En engraissant l’Etat Barnier met la France au niveau de la Grèce

Les gros titres de cette semaine, après le silence douillet et complice de ces dernières années, ressortit donc au spectacle, plus particulièrement au film d’horreur propre à ramener l’électeur vers la rassurante silhouette de Michel Barnier, grand commis de l’Europe. Et donc à masquer la réalité, que nous ne cessons de dire ici : que le budget présenté par le Premier ministre est un budget écolo-socialiste inapte non seulement à améliorer le sort des Français, mais à redresser les finances ou à relancer l’économie. Si notre taux d’emprunt à dix ans a dépassé celui de la Grèce, c’est que la Grèce a fait les efforts nécessaires pour sortir du trou, qu’elle a massivement coupé dans des dépenses pharaoniques d’Etat – et que nous ne le faisons pas. Le budget de Barnier augmente les impôts et repousse la revalorisation des retraites, il ne réduit pas les dépenses de l’Etat : c’est cela, et non une éventuelle censure, que les marchés financiers viennent de sanctionner. Barnier se prévaut de son inefficacité volontaire pour tenter de faire passer un budget idéologique.

 

Le taux d’emprunt, on s’en sort si la politique est bonne

Pour rassurer les Français, on pourrait leur signaler que le taux d’emprunt à dix ans de la France a été plus élevé qu’il ne l’est, en 2007-2008, au moment de la grande crise financière. Ce sont des situations dont on se sort avec des décisions appropriées, celles par exemple que Barnier ne veut pas prendre. Cependant les habitudes mentales imposées par le socialisme sont si fortes en France qu’on rechigne aux remèdes de cheval d’une Margaret Thatcher hier ou d’un Javier Milei aujourd’hui.
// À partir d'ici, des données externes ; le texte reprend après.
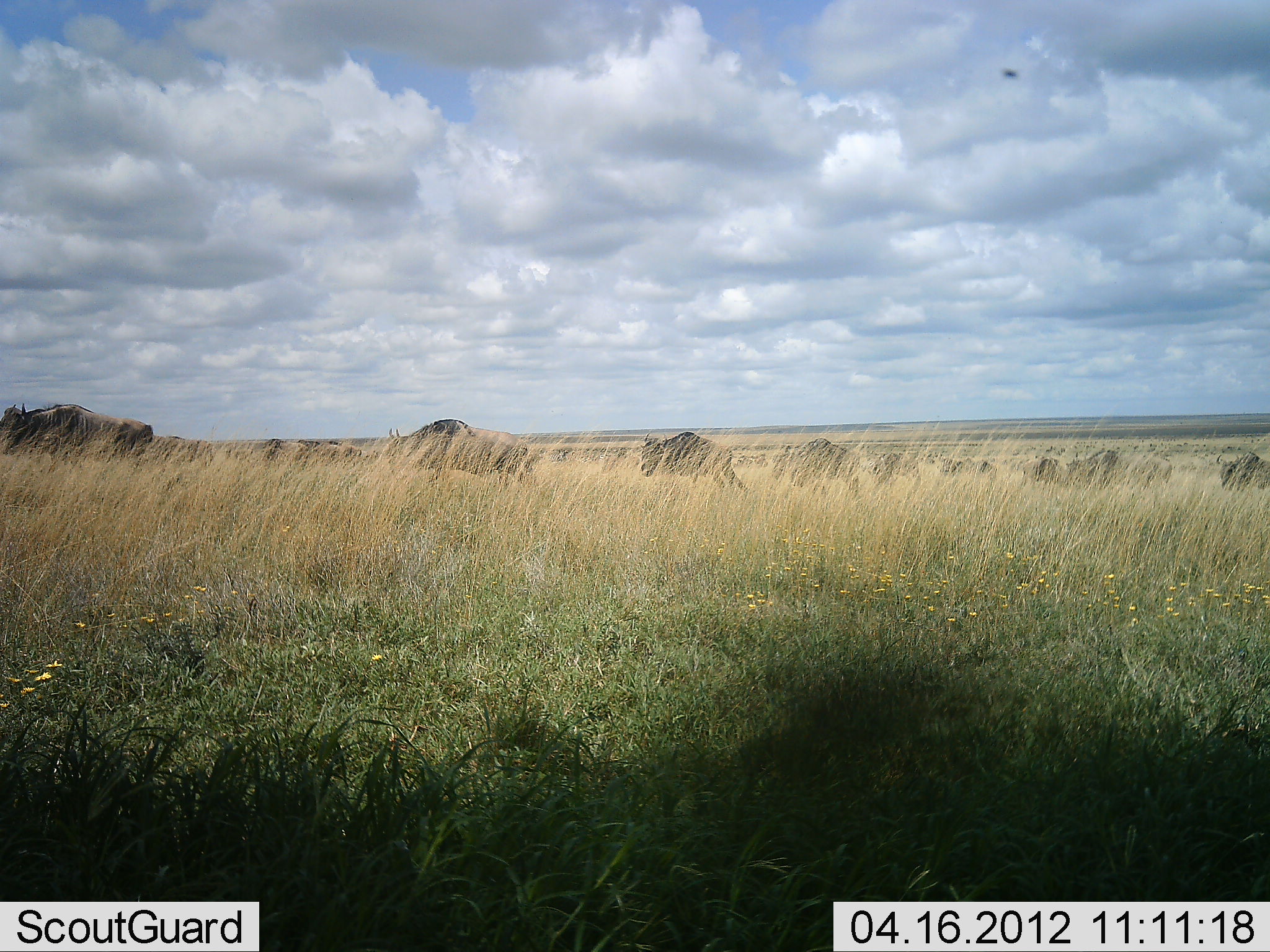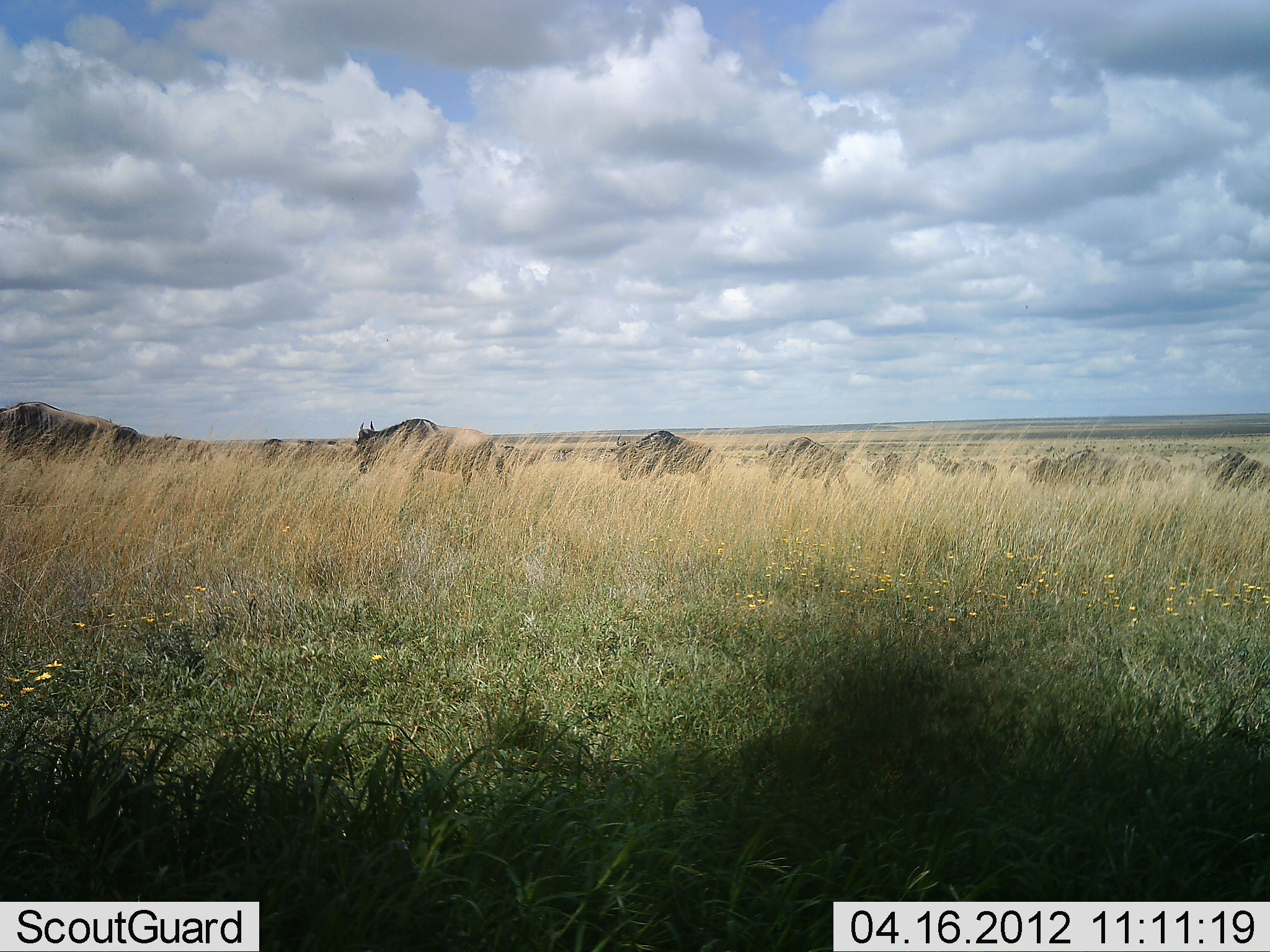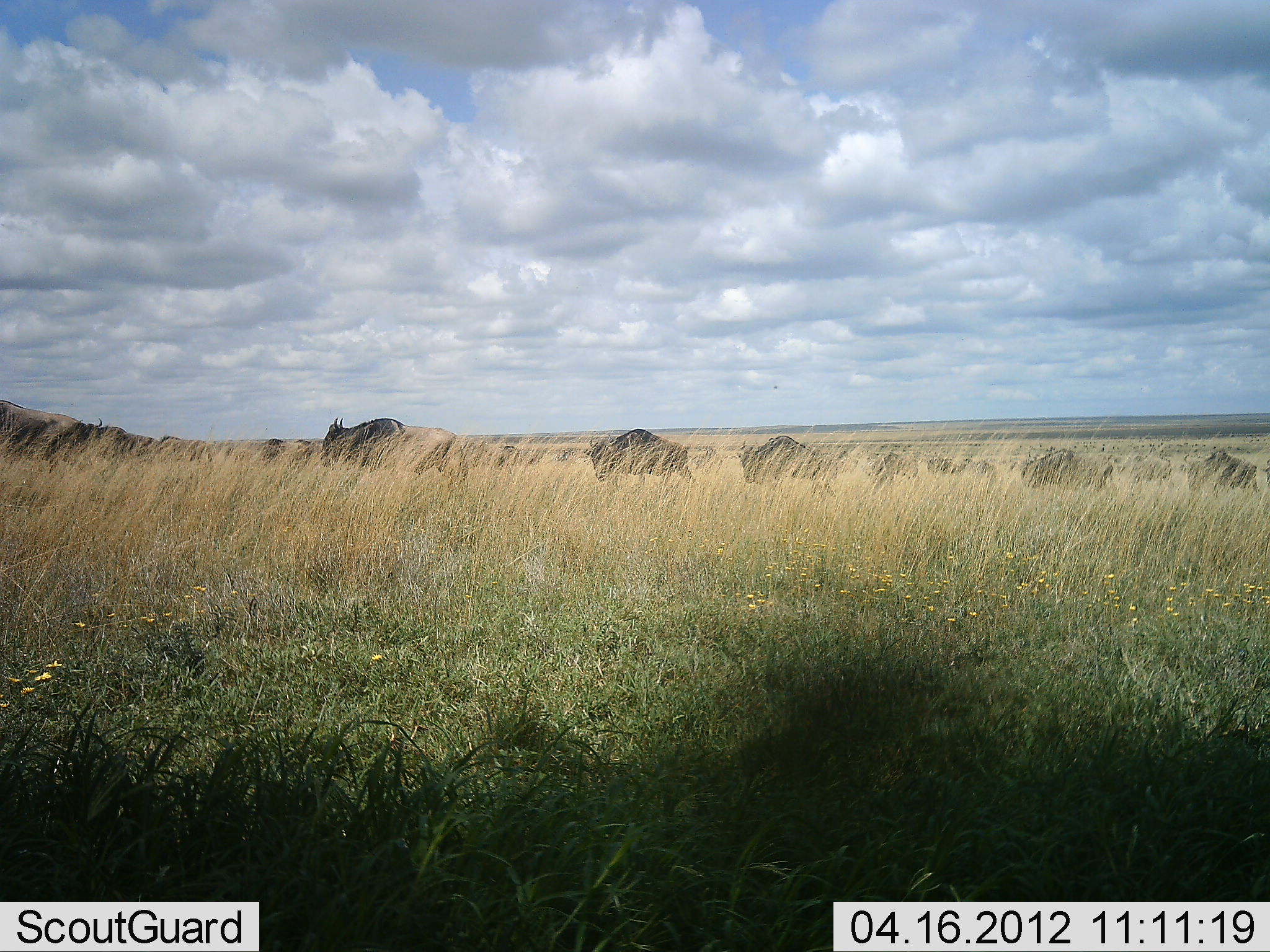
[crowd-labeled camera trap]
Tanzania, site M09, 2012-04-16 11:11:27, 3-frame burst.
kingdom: Animalia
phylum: Chordata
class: Mammalia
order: Artiodactyla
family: Bovidae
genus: Connochaetes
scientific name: Connochaetes taurinus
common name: blue wildebeest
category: wildebeest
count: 11-50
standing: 6%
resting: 0%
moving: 100%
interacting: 0%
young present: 0%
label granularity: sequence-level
Mais nécessité fait loi, et même un chouchou de l’arc-en-ciel féru de gauchisme sociétal comme Justin Trudeau a dû s’incliner devant les chiffres. Au début de 2024, le taux d’emprunt à dix ans du Canada est monté à 4 % (un point de plus que la France aujourd’hui). Il a immédiatement annoncé un gel des recrutements fédéraux applicable pour six mois à partir du 3 septembre 2024 – étendu aux provinces. Les cheminots ont annoncé une grève monstre. Le ministre du travail l’a interdite. Au premier octobre, le taux d’emprunt à dix ans était retombé à 2,76 %. Ainsi le gauchisant, imitant les décisions de Jean Chrétien trente ans avant, a-t-il rétabli les finances du Canada en coupant dans la fonction publique et en tenant tête aux syndicats. C’est ce que devrait faire Barnier, au lieu de tenter de manipuler l’opinion avec ses gros sabots.